The SPCA Serving Erie County says Beth Lynne Hoskins owes it $118,000 for caring for 32 of her Morgan horses over the past 19 months -- and also must start paying it more each month.
The agency says it should receive $6,258.60 more per month on top of the $13,456 she currently pays for their care.
That's the SPCA's interpretation of a unanimous order by the State Supreme Court Appellate Division in Rochester, which largely found in favor of the agency in its appeal of State Supreme Court Justice Joseph Glownia's one-month bond order dating to December 2010.
"This money is going to end up having to be paid for, by her The cost to care for these horses has been tremendous," said SPCA attorney Ralph C. Lorigo, of the Appellate Division ruling in the civil portion of the case. "This is a substantial win. It clearly shows that when the SPCA or an animal cruelty organization goes in and seizes animals, the courts in New York State will shift the economic cost burden from the rescuing agency back to the animal owner."
Hoskins is in the midst of a nonjury criminal trial before Aurora Town Justice Douglas W. Marky on 74 counts of misdemeanor animal cruelty tied to horses the SPCA seized from her farm on March 18, 2010.
Hoskins' attorney had a completely different take on the appellate ruling and vowed to file an appeal to the state's highest court, the Court of Appeals. Thomas J. Eoannou, who represents Hoskins in both the civil and criminal cases, said his client does not owe any retroactive pay to the SPCA and instead emphasized that the higher court order points to just the month of December 2010.
"We want to go through every bill for the last 16 months and see what the SPCA actually spent out of what was ordered by Glownia," Eoannou said.
But Lorigo emphasized that even though Glownia's order set the bond at $13,456.40 for one month's worth of care for 33 of Hoskins' horses in December 2010, since then, his office and Eoannou had agreed that amount would continue going forward until the case was resolved; otherwise the attorneys would have had to be in court arguing it each subsequent month.
"She has paid us every single month for the last 19 months of care," Lorigo said. "How do you answer that? She has paid that $13,456 a month for 19 months."
In fact, Lorigo said Hoskins ultimately should be expected to pay additional bond money for the horses' care from the time of the raid at her farm on March 18, 2010, to December 2010.
Glownia has allowed 40 of the horses to be returned to Hoskins' Town of Aurora farm, but the SPCA continues to care for 32 horses at foster farms.
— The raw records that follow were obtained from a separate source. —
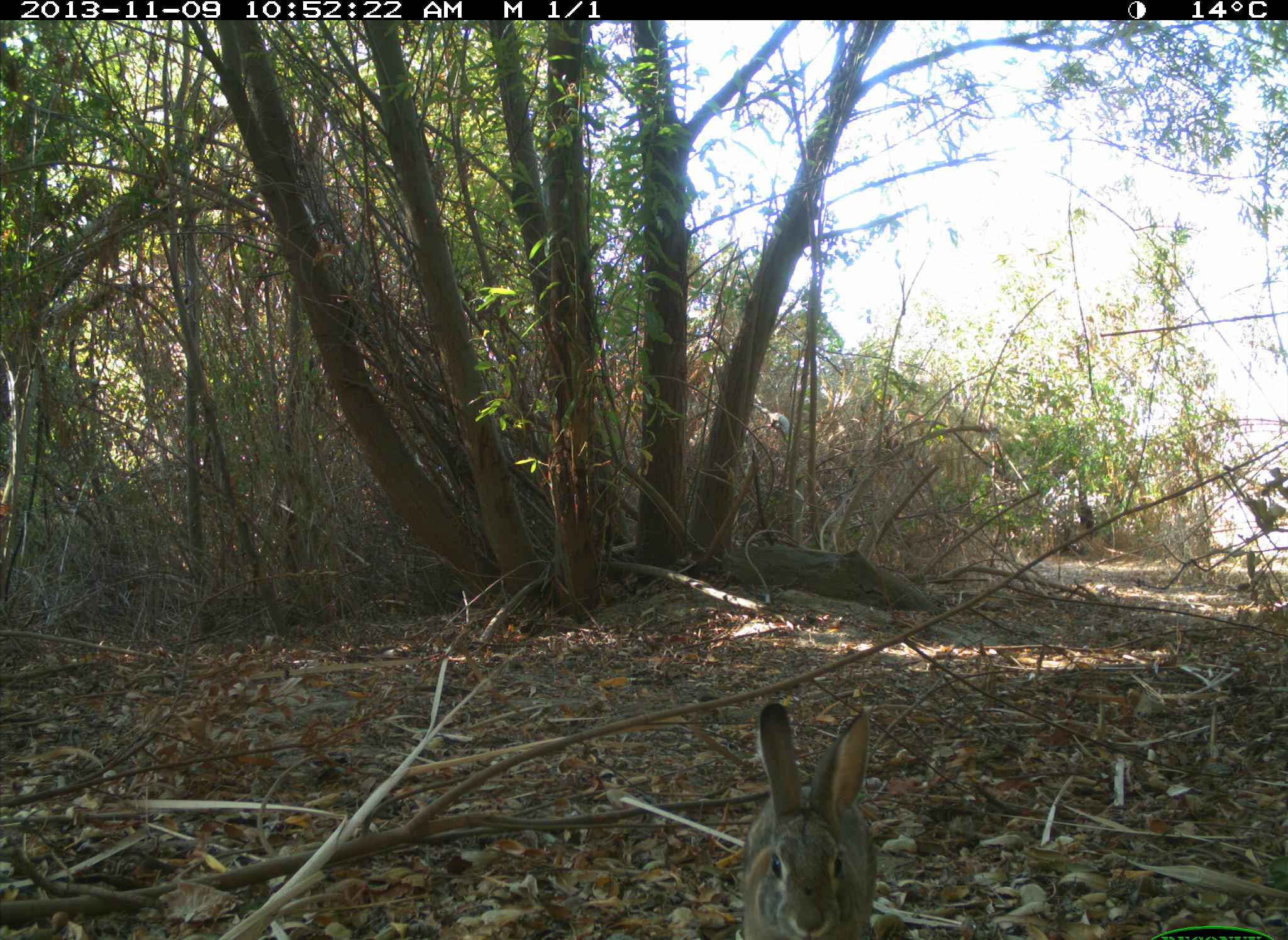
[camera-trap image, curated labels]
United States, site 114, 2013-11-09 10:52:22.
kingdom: Animalia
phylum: Chordata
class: Mammalia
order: Lagomorpha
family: Leporidae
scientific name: Leporidae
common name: rabbits and hares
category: rabbit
Rabbit (rabbits and hares) (Leporidae).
There had been 33 horses in the agency's care, though one of them died in January.
One of the charges against Hoskins stems from the Thanksgiving Day 2009 euthanization by a veterinarian of one of her horses, which had been described as weak and emaciated.
The Appellate Division modified its June 8 order by saying that it agreed with the SPCA that the State Supreme Court had erred in failing to award expenses tied to "boarding," and so it increased the amount of security. The higher court also said the lower court's calculation of expenses for employee wages is erroneous because it failed to account for one of the agency's part-time employees and is based upon a 28-day month.
SPCA Executive Director Barbara Carr is ecstatic about the appellate ruling. "We're pleased to have more of the costs carried by the defendant," she said. "In most cases, the defendant, most of the time, carries most of the costs."
Larry Robb, head of the SPCA board of directors, said the ruling "definitely eases the pain."
"There was more going out than coming in," he said, noting the agency spends roughly $22,000 per month on the 32 horses in its care.
The cost calculations will be adjusted since one of Hoskins' horses died in January and the agency is now responsible for 32 instead of 33 horses, Lorigo said.
The Appellate Division, however, said that costs the SPCA sought for security and miscellaneous expenses were not reasonable under the state Agriculture and Markets Law.